⟨

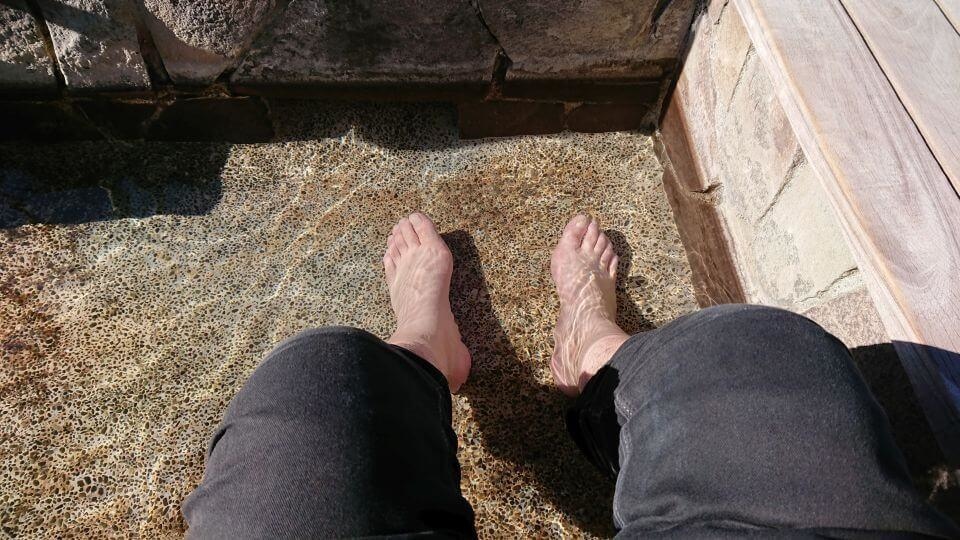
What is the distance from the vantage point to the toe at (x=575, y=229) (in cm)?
195

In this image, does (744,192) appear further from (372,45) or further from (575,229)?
(372,45)

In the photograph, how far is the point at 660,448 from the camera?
1.06m

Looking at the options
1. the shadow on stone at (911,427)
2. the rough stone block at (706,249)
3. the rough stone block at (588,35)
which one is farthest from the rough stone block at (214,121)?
the shadow on stone at (911,427)

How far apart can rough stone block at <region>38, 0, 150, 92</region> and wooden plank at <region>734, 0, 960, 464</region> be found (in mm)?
1740

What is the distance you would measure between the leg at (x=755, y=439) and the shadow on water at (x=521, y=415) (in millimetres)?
430

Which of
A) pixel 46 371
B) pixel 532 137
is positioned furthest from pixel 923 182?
pixel 46 371

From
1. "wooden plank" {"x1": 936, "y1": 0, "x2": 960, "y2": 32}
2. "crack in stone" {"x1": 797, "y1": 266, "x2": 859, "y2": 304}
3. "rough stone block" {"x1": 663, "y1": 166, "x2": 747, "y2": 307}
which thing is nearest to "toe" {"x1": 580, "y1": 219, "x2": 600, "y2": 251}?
"rough stone block" {"x1": 663, "y1": 166, "x2": 747, "y2": 307}

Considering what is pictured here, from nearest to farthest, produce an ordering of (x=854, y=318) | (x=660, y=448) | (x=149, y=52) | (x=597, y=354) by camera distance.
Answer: (x=660, y=448) < (x=854, y=318) < (x=597, y=354) < (x=149, y=52)

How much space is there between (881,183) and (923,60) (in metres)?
0.36

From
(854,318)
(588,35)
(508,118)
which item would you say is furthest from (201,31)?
(854,318)

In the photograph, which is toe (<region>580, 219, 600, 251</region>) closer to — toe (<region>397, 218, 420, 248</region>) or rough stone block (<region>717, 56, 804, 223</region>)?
rough stone block (<region>717, 56, 804, 223</region>)

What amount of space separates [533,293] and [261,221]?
3.08 ft

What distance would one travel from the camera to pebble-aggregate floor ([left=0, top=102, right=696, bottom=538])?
1564 mm

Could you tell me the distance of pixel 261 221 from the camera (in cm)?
200
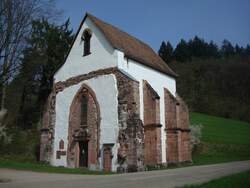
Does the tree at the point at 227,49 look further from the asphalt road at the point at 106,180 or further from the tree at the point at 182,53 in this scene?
the asphalt road at the point at 106,180

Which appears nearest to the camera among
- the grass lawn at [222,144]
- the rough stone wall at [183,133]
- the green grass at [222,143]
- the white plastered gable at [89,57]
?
the white plastered gable at [89,57]

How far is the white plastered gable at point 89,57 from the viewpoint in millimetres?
22906

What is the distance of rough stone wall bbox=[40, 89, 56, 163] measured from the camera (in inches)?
979

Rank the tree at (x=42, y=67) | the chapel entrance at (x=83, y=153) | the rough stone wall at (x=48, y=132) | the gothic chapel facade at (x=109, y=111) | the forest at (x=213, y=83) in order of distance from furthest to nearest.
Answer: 1. the forest at (x=213, y=83)
2. the tree at (x=42, y=67)
3. the rough stone wall at (x=48, y=132)
4. the chapel entrance at (x=83, y=153)
5. the gothic chapel facade at (x=109, y=111)

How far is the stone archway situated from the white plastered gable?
6.07ft

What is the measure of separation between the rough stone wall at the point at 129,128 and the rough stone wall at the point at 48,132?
7226 mm

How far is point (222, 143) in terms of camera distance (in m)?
33.8

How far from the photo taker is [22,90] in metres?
36.7

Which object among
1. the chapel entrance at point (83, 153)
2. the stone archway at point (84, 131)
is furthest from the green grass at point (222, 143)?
the chapel entrance at point (83, 153)

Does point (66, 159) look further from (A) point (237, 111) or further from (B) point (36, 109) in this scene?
(A) point (237, 111)

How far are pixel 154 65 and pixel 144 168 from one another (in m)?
9.77

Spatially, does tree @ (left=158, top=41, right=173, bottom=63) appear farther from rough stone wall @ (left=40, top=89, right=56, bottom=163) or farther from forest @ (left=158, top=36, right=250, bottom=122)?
rough stone wall @ (left=40, top=89, right=56, bottom=163)

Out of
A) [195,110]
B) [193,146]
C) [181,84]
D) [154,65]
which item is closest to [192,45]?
[181,84]

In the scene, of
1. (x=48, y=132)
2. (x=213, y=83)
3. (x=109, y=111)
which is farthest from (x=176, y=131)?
(x=213, y=83)
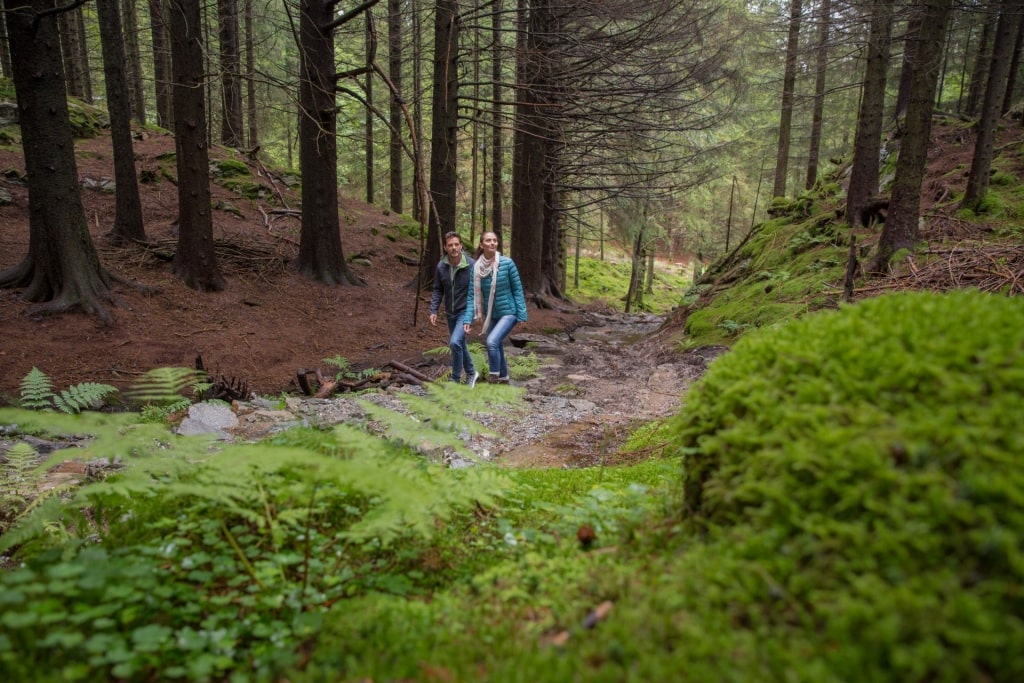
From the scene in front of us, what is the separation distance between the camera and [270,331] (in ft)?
31.5

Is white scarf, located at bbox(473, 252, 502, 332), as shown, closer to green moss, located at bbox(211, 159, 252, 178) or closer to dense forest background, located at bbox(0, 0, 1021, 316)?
dense forest background, located at bbox(0, 0, 1021, 316)

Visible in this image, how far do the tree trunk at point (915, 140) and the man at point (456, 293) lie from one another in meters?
5.91

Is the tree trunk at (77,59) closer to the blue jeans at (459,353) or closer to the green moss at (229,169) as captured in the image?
the green moss at (229,169)

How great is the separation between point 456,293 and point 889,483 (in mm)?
6675

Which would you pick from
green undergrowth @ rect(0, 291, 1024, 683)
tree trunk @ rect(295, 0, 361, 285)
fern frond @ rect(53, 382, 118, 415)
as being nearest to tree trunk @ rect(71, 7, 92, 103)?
tree trunk @ rect(295, 0, 361, 285)

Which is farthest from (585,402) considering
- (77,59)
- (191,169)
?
(77,59)

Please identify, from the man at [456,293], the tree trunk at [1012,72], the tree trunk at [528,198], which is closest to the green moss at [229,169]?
the tree trunk at [528,198]

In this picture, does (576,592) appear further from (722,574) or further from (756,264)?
(756,264)

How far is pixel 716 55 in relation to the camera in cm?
1391

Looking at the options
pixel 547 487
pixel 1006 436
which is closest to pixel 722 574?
pixel 1006 436

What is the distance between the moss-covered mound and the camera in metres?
0.93

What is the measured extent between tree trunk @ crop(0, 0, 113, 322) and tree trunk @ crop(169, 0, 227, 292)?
6.33ft

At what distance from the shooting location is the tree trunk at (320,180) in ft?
35.5

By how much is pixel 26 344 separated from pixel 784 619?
30.9ft
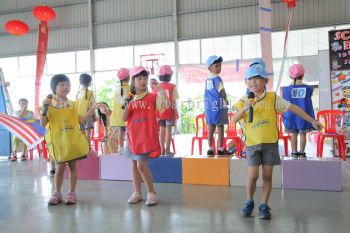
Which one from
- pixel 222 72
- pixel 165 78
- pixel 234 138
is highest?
pixel 222 72

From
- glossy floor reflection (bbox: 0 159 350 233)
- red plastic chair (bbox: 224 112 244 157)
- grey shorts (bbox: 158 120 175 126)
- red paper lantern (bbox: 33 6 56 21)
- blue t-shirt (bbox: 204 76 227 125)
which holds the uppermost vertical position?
red paper lantern (bbox: 33 6 56 21)

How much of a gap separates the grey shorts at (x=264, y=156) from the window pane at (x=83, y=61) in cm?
1119

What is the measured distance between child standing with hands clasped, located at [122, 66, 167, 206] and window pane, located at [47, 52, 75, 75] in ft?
35.2

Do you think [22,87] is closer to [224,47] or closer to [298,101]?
[224,47]

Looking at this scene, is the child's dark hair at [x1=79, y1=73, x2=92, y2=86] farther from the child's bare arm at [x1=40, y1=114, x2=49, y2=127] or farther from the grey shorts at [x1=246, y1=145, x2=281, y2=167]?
the grey shorts at [x1=246, y1=145, x2=281, y2=167]

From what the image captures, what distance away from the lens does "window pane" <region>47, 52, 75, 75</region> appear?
13500mm

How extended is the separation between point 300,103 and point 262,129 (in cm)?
189

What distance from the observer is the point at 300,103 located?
4574 mm

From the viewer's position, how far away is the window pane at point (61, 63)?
13500mm


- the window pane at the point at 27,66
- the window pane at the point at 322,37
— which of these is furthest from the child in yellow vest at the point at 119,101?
the window pane at the point at 27,66

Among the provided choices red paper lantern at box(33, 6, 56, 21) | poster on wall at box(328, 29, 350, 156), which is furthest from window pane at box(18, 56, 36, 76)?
poster on wall at box(328, 29, 350, 156)

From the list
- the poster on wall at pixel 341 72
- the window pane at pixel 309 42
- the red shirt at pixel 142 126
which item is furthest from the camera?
the window pane at pixel 309 42

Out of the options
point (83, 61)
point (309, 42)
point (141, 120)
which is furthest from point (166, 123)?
point (83, 61)

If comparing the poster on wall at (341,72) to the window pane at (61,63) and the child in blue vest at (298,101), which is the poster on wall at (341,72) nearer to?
the child in blue vest at (298,101)
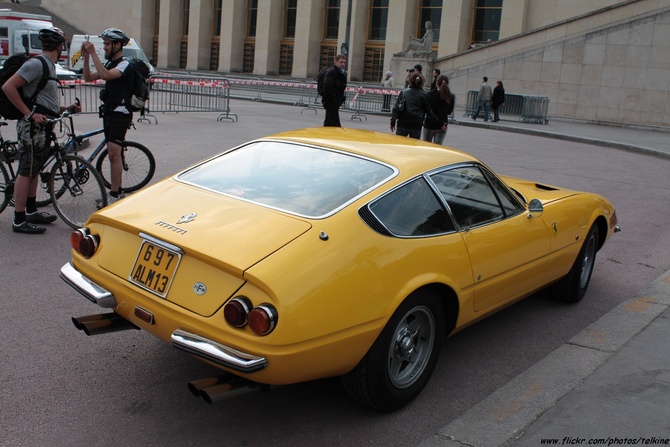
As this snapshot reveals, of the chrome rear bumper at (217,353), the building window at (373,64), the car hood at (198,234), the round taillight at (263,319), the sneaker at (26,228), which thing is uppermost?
the building window at (373,64)

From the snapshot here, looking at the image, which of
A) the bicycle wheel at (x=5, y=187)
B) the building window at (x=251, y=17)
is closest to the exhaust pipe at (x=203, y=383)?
the bicycle wheel at (x=5, y=187)

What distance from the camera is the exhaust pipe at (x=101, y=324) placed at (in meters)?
3.84

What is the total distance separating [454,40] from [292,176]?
37.2m

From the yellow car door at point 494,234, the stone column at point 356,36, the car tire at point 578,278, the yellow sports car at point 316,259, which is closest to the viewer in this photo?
the yellow sports car at point 316,259

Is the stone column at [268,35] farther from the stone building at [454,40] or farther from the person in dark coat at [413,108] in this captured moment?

⟩

Reproduce the items above word for word, from the very first one through the line containing "Answer: (x=660, y=448)", including that line. Leave the pictures out.

• **EXERCISE RESULT**
What is the distance from the vantage point to the toe at (x=575, y=229) (in cm)?
195

In this image, does (744,192) appear further from (372,45) or further from (575,229)?
(372,45)

In the photograph, how far is the point at 660,448 from the camera?
1.06m

Looking at the options
1. the shadow on stone at (911,427)
2. the rough stone block at (706,249)
3. the rough stone block at (588,35)
which one is farthest from the rough stone block at (214,121)?
the shadow on stone at (911,427)

How far apart can rough stone block at <region>38, 0, 150, 92</region> and wooden plank at <region>734, 0, 960, 464</region> be found (in mm)?
1740

What is the distance you would measure between the leg at (x=755, y=439) and the shadow on water at (x=521, y=415) (in millimetres)?
430

Which of
A) pixel 46 371
B) pixel 532 137
is positioned furthest from pixel 923 182?
pixel 46 371

From
1. "wooden plank" {"x1": 936, "y1": 0, "x2": 960, "y2": 32}
2. "crack in stone" {"x1": 797, "y1": 266, "x2": 859, "y2": 304}
3. "rough stone block" {"x1": 663, "y1": 166, "x2": 747, "y2": 307}
which thing is nearest to "toe" {"x1": 580, "y1": 219, "x2": 600, "y2": 251}?
"rough stone block" {"x1": 663, "y1": 166, "x2": 747, "y2": 307}

Considering what is pictured here, from nearest to farthest, produce an ordering of (x=854, y=318) | (x=660, y=448) | (x=149, y=52) | (x=597, y=354) by camera distance.
Answer: (x=660, y=448) < (x=854, y=318) < (x=597, y=354) < (x=149, y=52)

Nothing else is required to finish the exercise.